Our sacred stories call us to resist Babylon … to refuse to cooperate with a life-denying system. They even tell us HOW to make that movement. Thistlethwaite refers to the trinity of confession, repentance, and change. She calls humanity to confess in the reality of anthropogenic climate change; repent of our action (and inaction) in perpetuating the degradation of the planet; and to take responsibility for creating personal and public change.

The prophets call us to the same movements – confession, repentance, action. But, they offer us something that Thistlethwaite does not. They disclose hope. They provide us with visions and revelations: the New Jerusalem and the River of Life, the Holy living and moving among us, renewal and abundance. The biblical text does not fail to provide us with a vision of a future we can live into.  But such a vision is missing from these discussions. We cannot confess, repent, and move to action without a hopeful vision of what we’re moving toward.
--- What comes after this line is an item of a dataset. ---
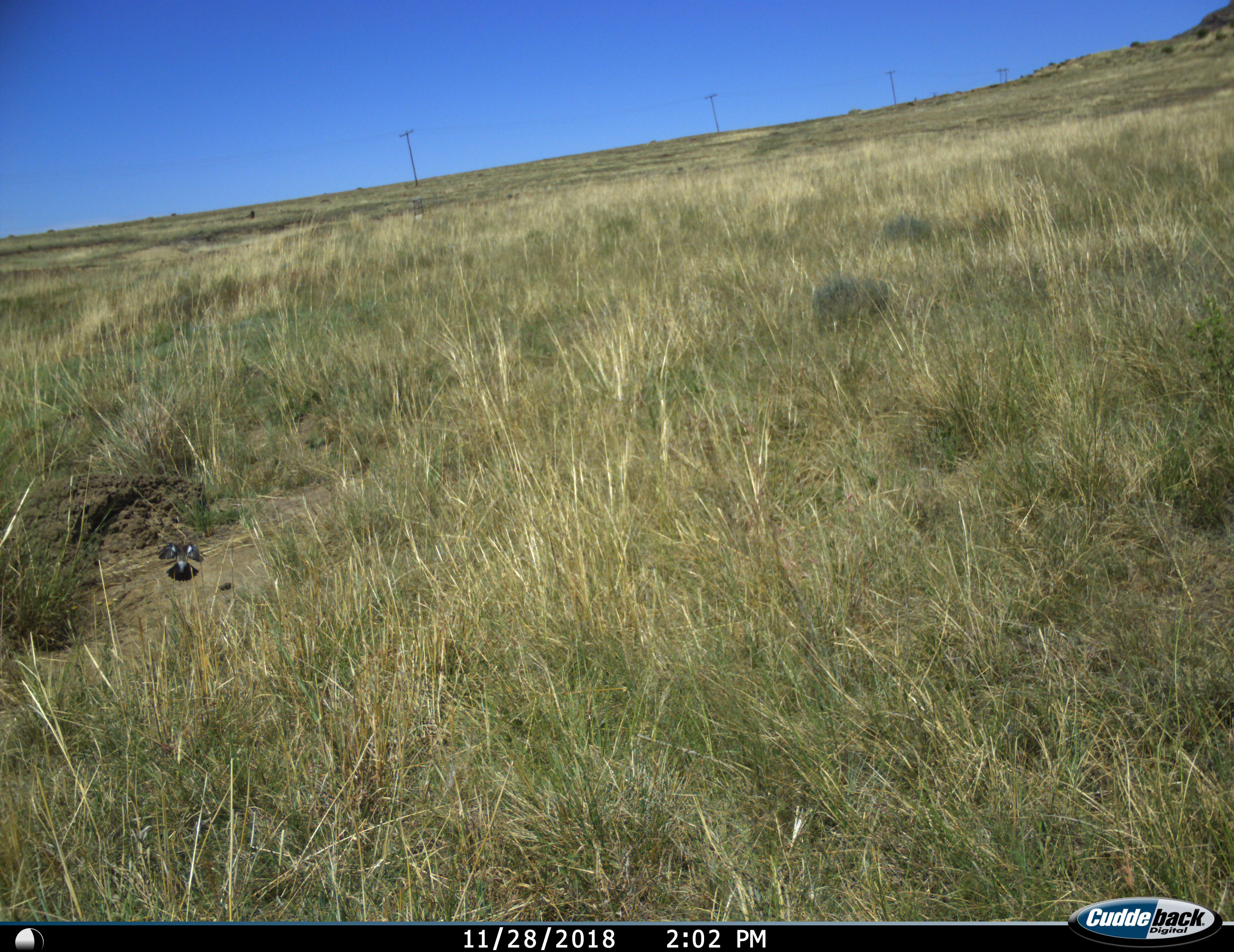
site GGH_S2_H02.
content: unidentified animal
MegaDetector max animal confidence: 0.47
Our modern day prophets (scientists, theologians, and faith leaders alike) are calling us to act on behalf of the planet. But who is disclosing hope? We cannot move into a hoped-for future if no vision of that future exists. Maybe faith communities have forgotten that part of their vocation – to recover the meaning of apocalypse, to announce vision, and to narrate the kind of future we have the capacity to co-create alongside each other and our Creator.

May we be roused from our amnesia, and create hopeful visions. There is no time to waste.

** you can join me and the Corvallis 350 group at the Benton County Courthouse at 6 pm tomorrow night (Friday, Nov 22) as we hold a candlelight vigil for the Philipines. Because vision must be accompanied by action.